また、限られた手番と盤面で出来ること、出来ないことの取捨選択が非常に悩ましく、「見本市(ラウンド目標)にはできるだけ参加したいがこのラウンドは間に合わなそうなので、今回の見本市は捨てて他で稼ぎながら、次のラウンドの見本市で大量得点を目指す、、」みたいな思考が本当に楽しいです。作戦がはまったときの達成感はたまりません。
目的を達成する手段が複数あり、得点ルートも複数あり、初期セットアップにより展開も毎回かわるので、何度もプレイしたくなります。

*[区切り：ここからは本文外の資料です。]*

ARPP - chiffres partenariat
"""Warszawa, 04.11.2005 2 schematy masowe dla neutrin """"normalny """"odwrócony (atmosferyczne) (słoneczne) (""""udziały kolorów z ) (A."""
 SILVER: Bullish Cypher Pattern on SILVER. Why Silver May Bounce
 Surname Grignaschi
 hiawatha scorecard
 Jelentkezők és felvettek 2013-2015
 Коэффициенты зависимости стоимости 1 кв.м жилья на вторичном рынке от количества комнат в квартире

プレイすればするほど味が出てくるゲームだと思います。
【まとめ】
希薄なテーマといまいち弱いコンポーネント、地味なゲームシステム。初回プレイ時の印象は正直「わざわざティルトゥムじゃなくても良いかな」でした。印象に残るボードゲームは他にたくさんあります。
しかし、何回かプレイして「これはかなり面白いかもしれない」に変わりました。きっちり悩ましく、様々な戦略、戦術を試したくなってきますし、上手くはまったときの快感や他プレイヤーに先を越されたときの悔しさはまさにユーロゲーム。インパクトは弱いですがやり込み甲斐がある、好きな人にはたまらないゲームだと思います。
プレイ人数は4人だとダウンタイムが気になるので、3人くらいがベストかなと感じました。
ちなみにプロモカードを使うと、初期位置や初期リソース等の非対称スタートが可能になります。個人的には同じ場所からスタートした方がインタラクションが強くて好きですが、気分転換には良いと思います。